Physiological regulation of the heat shock response by glutamine: implications for chronic low-grade inflammatory diseases in age-related conditions

Aging is an intricate process modulated by different molecular and cellular events, such as genome instability, epigenetic and transcriptional changes, molecular damage, cell death and senescence, inflammation, and metabolic dysfunction. Particularly, protein quality control (chaperone systems) tends to be negatively affected by aging, thus leading to cellular senescence in metabolic tissues and, as a consequence, to the increasing dissemination of inflammation throughout the body. The heat shock (HS) response and its associated expression of the 70 kDa family of heat shock proteins (HSP70),which are anti-inflammatory molecular chaperones, are found to be markedly decreased during muscle inactivity and aging, while evidence supports the loss of HSP70 as a key mechanism which may drive muscle atrophy, contractile dysfunction, and reduced regenerative capacity. In addition, abnormal stress response is linked with higher incidence of neurodegenerative diseases as well as low-grade inflammatory diseases that are associated with physical inactivity and obesity. Therefore, strategies to increase or, at least, to maintain the levels of HSP70, and its accompanying HS response to stress, are key to reduce biological cell dysfunctions that occur in aging. In this sense, physical exercise is of note as it is the most powerful inducer of the HS response, comparable only to heat stress and fever-like conditions.

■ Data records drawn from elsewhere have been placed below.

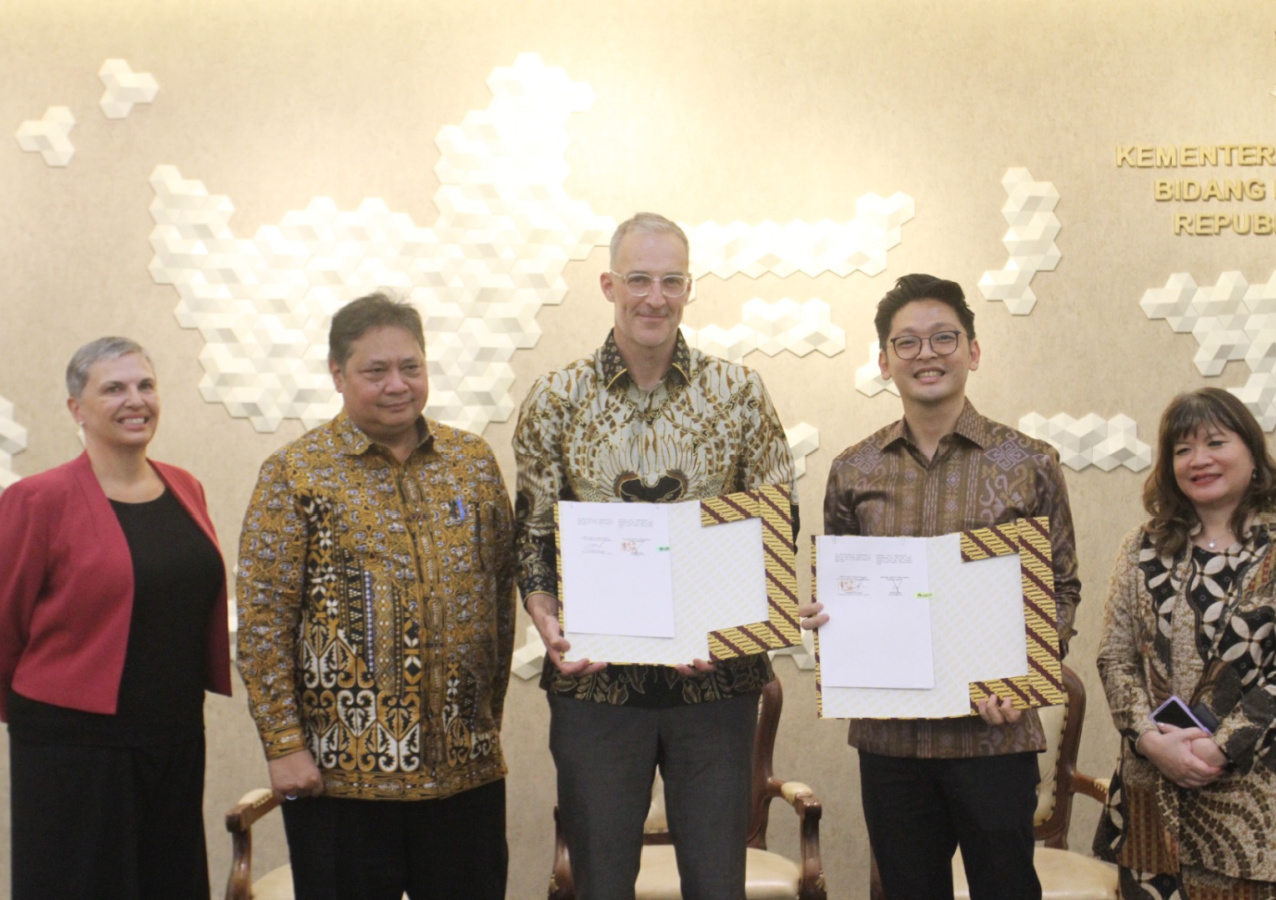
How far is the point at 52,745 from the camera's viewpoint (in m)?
2.80

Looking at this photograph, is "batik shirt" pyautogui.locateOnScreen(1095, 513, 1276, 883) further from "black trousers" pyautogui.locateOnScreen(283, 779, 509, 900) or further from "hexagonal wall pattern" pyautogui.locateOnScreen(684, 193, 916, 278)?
"hexagonal wall pattern" pyautogui.locateOnScreen(684, 193, 916, 278)

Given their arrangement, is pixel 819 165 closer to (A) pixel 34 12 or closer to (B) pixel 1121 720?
(B) pixel 1121 720

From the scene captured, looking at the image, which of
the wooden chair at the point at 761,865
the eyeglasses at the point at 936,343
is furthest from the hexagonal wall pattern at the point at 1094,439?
the eyeglasses at the point at 936,343

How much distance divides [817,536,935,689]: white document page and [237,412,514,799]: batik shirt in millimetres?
777

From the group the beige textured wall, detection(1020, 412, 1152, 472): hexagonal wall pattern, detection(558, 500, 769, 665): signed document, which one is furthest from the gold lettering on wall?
detection(558, 500, 769, 665): signed document

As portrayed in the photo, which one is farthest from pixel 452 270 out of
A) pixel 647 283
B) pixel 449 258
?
pixel 647 283

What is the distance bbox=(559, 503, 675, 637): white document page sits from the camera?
237 centimetres

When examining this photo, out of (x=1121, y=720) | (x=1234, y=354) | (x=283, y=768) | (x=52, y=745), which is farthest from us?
(x=1234, y=354)

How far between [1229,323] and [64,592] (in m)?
3.77

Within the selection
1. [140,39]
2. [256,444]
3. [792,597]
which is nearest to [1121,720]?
[792,597]

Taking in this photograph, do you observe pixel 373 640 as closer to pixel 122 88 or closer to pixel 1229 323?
pixel 122 88

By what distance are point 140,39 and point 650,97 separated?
1833 millimetres

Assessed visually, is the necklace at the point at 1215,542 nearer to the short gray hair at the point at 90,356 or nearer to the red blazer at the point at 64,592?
the red blazer at the point at 64,592

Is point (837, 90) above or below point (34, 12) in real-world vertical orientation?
below
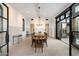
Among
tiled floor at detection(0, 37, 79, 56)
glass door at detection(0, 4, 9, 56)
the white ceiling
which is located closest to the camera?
glass door at detection(0, 4, 9, 56)

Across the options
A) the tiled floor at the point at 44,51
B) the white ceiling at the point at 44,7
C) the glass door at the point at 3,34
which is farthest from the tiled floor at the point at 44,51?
the white ceiling at the point at 44,7

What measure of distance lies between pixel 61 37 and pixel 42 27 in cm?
613

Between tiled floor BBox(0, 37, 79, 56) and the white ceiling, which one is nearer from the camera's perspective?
tiled floor BBox(0, 37, 79, 56)

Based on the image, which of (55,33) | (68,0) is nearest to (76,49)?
(68,0)

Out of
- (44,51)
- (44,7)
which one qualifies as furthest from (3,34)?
(44,7)

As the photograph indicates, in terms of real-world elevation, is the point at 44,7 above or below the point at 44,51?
above

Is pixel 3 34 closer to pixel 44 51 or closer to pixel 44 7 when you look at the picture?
pixel 44 51

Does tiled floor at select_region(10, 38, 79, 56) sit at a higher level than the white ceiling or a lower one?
lower

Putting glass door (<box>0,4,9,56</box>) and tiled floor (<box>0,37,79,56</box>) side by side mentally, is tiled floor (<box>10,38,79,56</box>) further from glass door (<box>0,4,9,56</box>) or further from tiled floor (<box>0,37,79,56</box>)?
glass door (<box>0,4,9,56</box>)

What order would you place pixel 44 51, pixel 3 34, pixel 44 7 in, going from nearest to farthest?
pixel 3 34 < pixel 44 51 < pixel 44 7

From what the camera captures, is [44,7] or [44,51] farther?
[44,7]

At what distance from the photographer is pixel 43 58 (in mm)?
2221

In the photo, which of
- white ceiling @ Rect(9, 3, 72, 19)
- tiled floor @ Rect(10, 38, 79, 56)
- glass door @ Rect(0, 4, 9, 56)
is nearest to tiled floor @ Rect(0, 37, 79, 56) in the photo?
tiled floor @ Rect(10, 38, 79, 56)

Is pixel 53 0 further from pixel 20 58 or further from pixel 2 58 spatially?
pixel 2 58
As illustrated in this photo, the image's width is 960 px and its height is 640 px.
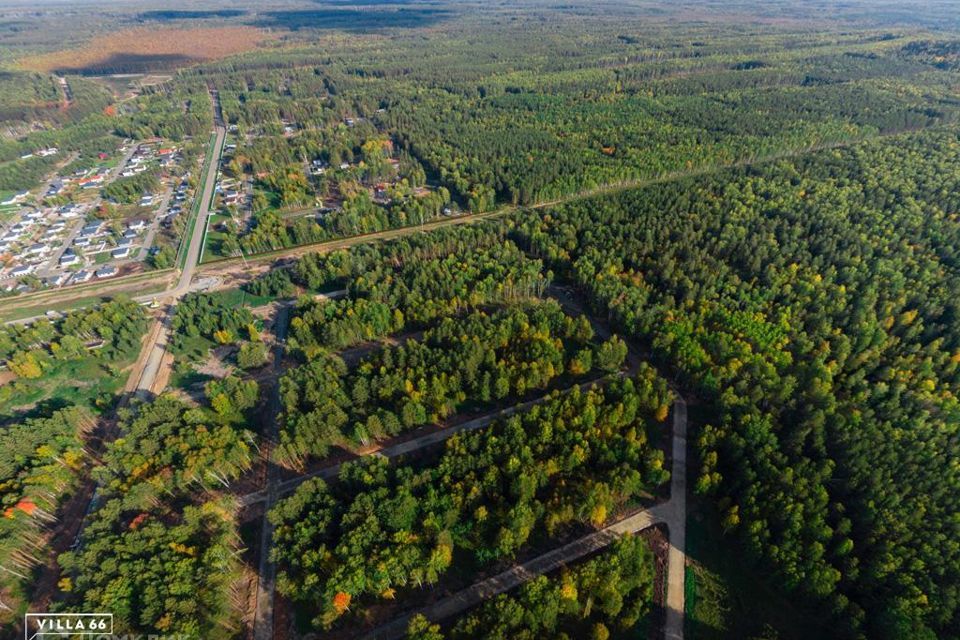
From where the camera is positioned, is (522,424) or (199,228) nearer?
(522,424)

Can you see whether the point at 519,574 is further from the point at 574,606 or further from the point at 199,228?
the point at 199,228

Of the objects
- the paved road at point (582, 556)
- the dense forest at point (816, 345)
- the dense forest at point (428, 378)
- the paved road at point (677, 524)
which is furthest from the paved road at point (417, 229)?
the paved road at point (582, 556)

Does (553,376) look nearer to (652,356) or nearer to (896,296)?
(652,356)

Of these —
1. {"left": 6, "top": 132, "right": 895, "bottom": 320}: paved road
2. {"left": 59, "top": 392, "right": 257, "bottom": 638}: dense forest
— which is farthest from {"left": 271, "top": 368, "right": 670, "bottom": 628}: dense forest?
{"left": 6, "top": 132, "right": 895, "bottom": 320}: paved road

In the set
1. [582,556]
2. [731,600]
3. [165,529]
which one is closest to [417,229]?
[165,529]

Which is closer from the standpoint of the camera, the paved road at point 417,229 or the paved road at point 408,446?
the paved road at point 408,446

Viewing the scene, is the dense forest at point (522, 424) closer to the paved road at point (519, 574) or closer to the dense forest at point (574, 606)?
the dense forest at point (574, 606)

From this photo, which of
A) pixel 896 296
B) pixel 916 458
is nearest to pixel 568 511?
pixel 916 458
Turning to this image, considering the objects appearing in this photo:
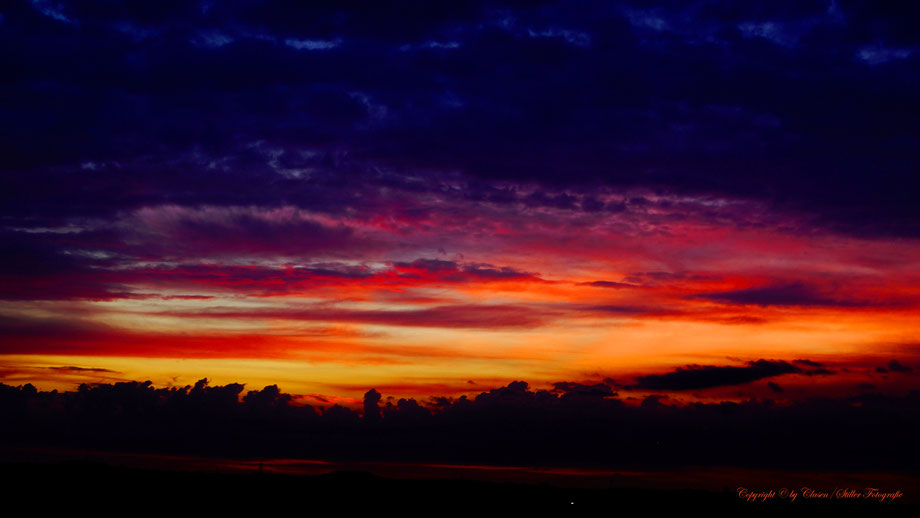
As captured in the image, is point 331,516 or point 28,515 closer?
point 28,515

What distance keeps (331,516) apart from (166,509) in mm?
38969

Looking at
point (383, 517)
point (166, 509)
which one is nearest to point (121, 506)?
point (166, 509)

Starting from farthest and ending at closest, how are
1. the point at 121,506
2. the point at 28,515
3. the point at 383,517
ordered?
the point at 383,517 → the point at 121,506 → the point at 28,515

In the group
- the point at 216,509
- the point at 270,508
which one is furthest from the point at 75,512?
the point at 270,508

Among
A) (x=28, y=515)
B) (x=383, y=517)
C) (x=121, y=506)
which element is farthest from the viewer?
(x=383, y=517)

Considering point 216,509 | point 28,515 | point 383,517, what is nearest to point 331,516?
point 383,517

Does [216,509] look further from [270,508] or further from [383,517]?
[383,517]

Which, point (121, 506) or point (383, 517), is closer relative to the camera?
point (121, 506)

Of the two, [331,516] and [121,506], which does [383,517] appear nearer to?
[331,516]

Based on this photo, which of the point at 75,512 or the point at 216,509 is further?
the point at 216,509

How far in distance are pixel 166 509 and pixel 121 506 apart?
34.5ft

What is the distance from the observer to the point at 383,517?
650 feet

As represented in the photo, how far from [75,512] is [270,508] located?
45.8 m

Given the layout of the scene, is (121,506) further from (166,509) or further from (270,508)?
(270,508)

On the other hand, the amino acidL-glutamine, whose production within the skeletal muscle and liberation into the bloodstream is dependent on muscle activity, is a potentializer of HSP70 expression and HS response, particularly via its entering in hexosamine biosynthetic pathway (HBP). Herein, we discuss the collaborative role of glutamine (and its donors/precursors) and physical exercise (mostly responsible for glutamine release into the circulation) as potential tools to increase HSP70 expression and the HS response in the elderly.